--- START ---

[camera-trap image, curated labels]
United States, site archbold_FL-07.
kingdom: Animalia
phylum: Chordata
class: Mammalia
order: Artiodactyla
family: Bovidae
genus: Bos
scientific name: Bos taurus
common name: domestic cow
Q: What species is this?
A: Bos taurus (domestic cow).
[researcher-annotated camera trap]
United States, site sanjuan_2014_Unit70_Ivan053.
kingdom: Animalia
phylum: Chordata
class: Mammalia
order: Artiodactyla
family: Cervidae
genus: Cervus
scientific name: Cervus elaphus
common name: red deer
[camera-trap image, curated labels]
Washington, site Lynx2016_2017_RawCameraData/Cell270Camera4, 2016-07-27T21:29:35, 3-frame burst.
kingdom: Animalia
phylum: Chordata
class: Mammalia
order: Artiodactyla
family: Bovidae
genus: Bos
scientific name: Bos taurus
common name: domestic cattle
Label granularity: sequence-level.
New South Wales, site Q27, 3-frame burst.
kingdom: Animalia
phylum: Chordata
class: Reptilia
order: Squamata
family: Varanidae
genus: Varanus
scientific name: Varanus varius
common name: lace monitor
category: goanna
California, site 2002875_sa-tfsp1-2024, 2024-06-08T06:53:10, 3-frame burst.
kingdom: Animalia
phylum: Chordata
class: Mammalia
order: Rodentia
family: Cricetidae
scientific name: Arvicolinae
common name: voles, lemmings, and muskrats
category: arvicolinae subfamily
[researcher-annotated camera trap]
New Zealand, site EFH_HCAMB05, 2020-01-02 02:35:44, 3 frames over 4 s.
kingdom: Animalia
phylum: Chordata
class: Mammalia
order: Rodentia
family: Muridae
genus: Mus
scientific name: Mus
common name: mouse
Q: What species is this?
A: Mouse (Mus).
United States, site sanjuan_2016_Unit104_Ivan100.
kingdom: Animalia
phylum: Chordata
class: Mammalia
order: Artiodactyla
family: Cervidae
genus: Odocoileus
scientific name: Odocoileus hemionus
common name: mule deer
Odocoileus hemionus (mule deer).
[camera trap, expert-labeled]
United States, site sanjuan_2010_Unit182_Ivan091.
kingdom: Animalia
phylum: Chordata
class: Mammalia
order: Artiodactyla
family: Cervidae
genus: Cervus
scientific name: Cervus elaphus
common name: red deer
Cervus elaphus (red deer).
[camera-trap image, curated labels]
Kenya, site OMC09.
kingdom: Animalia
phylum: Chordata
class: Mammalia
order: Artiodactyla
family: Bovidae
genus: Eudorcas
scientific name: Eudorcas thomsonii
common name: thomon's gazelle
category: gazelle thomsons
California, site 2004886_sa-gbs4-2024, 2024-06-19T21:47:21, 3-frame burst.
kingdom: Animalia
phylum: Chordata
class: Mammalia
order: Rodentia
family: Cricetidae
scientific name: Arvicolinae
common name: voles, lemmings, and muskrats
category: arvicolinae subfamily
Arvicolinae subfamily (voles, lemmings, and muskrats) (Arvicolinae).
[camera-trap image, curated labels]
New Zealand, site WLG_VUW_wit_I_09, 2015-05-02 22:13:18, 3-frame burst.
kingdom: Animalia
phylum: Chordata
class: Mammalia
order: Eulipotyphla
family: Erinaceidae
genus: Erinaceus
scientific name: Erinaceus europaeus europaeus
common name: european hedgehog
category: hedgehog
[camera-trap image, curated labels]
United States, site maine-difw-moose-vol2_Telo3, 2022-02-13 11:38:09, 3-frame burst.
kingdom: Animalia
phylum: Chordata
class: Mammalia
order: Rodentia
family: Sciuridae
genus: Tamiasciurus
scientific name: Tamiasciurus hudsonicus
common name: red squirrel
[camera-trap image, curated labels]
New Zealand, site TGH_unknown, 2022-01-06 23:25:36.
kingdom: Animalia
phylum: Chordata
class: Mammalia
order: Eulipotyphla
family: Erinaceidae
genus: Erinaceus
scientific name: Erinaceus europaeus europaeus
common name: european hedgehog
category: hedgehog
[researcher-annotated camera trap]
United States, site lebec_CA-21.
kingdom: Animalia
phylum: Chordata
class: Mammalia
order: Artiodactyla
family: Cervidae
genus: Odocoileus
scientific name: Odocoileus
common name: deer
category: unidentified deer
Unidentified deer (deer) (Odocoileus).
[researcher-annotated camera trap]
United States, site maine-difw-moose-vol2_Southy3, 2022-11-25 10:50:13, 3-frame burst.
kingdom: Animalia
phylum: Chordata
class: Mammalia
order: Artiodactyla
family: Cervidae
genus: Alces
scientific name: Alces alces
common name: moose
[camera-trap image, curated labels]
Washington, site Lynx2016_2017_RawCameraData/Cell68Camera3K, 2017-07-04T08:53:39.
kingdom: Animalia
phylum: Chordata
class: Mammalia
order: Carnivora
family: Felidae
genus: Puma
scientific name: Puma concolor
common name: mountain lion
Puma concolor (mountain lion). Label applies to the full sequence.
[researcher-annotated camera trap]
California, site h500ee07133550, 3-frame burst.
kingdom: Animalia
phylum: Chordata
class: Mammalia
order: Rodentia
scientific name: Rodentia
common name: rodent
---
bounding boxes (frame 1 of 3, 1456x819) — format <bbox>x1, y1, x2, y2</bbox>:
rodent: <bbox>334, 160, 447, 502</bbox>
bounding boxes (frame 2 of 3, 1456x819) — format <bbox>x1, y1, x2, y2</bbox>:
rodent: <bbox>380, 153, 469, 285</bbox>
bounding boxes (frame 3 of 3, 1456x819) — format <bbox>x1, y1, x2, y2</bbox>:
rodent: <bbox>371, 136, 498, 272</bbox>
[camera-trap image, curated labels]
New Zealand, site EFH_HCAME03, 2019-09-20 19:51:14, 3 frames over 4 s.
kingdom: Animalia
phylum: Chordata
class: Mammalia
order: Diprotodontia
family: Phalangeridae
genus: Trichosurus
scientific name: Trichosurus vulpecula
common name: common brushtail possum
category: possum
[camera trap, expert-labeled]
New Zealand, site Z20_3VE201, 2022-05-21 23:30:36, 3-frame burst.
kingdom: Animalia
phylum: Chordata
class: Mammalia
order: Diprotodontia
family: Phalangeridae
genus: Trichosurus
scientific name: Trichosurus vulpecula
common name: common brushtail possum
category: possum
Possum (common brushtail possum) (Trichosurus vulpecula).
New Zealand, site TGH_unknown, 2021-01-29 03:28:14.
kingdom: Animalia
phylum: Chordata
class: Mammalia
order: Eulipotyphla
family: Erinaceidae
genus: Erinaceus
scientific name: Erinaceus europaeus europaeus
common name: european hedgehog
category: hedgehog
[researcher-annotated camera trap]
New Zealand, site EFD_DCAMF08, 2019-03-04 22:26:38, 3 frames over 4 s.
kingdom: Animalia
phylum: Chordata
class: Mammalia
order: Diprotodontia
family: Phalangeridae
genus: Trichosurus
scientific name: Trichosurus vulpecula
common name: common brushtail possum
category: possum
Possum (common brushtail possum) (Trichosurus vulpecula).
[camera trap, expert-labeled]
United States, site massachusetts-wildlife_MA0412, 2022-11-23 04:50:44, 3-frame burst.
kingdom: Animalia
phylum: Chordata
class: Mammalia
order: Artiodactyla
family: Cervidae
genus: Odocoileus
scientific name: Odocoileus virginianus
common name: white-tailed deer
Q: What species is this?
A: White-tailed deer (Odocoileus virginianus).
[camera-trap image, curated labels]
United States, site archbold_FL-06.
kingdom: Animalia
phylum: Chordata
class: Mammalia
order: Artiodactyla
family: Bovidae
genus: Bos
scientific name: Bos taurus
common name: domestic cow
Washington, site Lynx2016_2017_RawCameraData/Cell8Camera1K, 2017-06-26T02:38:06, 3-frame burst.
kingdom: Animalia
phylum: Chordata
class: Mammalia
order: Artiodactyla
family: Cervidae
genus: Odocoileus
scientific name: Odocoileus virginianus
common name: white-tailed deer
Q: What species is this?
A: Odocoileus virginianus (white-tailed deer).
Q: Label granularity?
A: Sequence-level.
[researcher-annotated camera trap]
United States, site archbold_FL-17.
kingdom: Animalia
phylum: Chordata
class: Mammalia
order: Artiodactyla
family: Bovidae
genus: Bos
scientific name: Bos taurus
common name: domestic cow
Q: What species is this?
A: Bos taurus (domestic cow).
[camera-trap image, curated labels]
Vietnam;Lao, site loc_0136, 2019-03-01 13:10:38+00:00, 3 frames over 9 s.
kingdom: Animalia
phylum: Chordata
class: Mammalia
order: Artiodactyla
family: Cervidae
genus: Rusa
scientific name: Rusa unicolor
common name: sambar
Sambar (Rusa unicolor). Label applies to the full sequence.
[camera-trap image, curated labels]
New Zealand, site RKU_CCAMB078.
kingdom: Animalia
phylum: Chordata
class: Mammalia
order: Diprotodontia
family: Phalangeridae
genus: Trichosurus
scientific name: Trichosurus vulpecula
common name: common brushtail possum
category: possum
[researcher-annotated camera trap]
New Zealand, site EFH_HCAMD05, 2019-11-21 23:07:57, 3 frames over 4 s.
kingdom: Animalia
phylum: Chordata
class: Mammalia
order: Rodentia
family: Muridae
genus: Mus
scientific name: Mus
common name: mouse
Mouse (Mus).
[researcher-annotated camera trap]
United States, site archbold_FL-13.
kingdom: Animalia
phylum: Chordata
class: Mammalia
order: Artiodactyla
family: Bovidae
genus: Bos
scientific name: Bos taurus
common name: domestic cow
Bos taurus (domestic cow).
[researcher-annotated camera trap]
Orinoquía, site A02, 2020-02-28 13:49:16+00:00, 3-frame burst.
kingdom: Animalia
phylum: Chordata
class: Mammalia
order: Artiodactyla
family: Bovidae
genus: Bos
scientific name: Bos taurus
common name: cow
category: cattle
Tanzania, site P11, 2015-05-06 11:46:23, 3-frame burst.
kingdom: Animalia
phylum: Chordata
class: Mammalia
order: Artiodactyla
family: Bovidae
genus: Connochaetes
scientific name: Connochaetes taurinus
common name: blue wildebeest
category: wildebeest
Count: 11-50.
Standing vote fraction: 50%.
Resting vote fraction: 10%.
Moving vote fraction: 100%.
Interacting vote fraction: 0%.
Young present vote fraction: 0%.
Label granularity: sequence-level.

--- END ---

■ Problem to work on
What is the number of lines above that hold the string "virginianus"? Answer with that number alone.

■ Your solution
4